[[ SELECTED EXCERPT, beginning ]]

In February 1914, Rothschild visited Rehovot during the fourth of his five visits to the Land of Israel. That year, Rehovot had a population of around 955.

===British Mandate===
In 1920, the Rehovot Railway Station was opened, which greatly boosted the local citrus fruit industry. A few packing houses were built near the station to enable the fruit to be sent by railway to the rest of the country and to the port of Jaffa for export to Europe. According to a census conducted in 1922 by the British Mandate authorities, Rehovot had a population of 1,242 inhabitants, consisting of 1,241 Jews and 1 Muslim, increasing in 1931 census to 3,193 inhabitants, in 833 houses.
In 1924, the British Army contracted the Palestine Electric Company for wired electric power. The contract allowed the Electric Company to extend the grid beyond the original geographical limits that had been projected by the concession it was given. The high-voltage line that exceeded the limits of the original concession ran along some major towns and agricultural settlements, offering extended connections to the Jewish towns of Rishon Le-Zion, Ness Ziona and Rehovot (in spite of their proximity to the high-voltage line, the Arab towns of Ramla and Lod remained unconnected).

[[ SELECTED EXCERPT, end ]]

*EXERCISE TASKS:*
1 > Please rewrite the passage on Rehovot's history starting at "In 1924, the" and ending at "Lod remained unconnected).", changing "high-voltage line" to "transmission line".
2 > Answer these questions from the passage on Rehovot's history:
(a) In what month and year did Rothschild visit Rehovot?
(b) In what year was the Rehovot Railway Station opened?
(c) Which Arab towns remained unconnected to the high-voltage line?

[[ RECORD EXTRACTS, beginning ]]

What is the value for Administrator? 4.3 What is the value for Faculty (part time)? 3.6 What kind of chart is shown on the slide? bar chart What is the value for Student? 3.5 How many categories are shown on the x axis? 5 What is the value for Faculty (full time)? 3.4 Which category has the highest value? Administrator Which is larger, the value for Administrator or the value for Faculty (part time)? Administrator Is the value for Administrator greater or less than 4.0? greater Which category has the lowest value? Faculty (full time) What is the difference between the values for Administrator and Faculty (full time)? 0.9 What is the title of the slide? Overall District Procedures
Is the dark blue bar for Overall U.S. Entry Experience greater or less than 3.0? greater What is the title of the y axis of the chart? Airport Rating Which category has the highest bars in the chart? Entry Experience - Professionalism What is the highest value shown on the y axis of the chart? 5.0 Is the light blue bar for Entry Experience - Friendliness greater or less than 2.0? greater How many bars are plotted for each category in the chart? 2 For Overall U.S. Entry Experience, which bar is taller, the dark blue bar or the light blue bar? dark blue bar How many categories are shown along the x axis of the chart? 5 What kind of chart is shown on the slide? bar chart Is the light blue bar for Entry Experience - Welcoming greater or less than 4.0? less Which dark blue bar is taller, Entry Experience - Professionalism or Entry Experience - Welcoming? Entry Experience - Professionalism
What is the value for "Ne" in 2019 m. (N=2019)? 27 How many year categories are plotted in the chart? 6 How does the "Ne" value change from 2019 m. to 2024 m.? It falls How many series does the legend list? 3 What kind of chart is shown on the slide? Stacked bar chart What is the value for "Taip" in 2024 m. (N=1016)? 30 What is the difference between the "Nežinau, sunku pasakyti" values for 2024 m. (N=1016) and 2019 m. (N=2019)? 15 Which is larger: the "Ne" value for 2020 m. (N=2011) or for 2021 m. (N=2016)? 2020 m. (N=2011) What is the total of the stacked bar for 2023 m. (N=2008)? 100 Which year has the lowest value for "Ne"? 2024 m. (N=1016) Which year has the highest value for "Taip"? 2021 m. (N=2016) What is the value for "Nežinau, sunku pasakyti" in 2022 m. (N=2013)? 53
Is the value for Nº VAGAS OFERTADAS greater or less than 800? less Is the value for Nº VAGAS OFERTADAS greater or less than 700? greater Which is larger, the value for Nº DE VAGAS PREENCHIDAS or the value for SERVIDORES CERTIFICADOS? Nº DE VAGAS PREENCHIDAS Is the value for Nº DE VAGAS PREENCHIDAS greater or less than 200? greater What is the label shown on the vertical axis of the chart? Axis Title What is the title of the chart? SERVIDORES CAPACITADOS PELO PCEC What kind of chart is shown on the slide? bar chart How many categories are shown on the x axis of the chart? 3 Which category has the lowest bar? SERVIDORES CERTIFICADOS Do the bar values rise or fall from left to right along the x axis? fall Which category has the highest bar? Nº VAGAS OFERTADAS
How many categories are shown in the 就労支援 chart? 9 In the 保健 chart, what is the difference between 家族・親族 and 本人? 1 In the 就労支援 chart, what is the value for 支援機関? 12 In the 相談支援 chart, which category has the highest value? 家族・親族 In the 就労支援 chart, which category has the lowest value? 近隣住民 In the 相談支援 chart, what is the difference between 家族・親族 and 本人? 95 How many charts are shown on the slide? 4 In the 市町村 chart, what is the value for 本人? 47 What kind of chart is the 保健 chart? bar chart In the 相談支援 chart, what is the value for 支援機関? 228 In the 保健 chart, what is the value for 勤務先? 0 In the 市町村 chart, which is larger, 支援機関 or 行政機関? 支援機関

[[ RECORD EXTRACTS, end ]]

*SOLUTION LIST:*
1 >
In 1924, the British Army contracted the Palestine Electric Company for wired electric power. The contract allowed the Electric Company to extend the grid beyond the original geographical limits that had been projected by the concession it was given. The transmission line that exceeded the limits of the original concession ran along some major towns and agricultural settlements, offering extended connections to the Jewish towns of Rishon Le-Zion, Ness Ziona and Rehovot (in spite of their proximity to the transmission line, the Arab towns of Ramla and Lod remained unconnected).

2 >
(a) February 1914
(b) 1920
(c) Ramla and Lod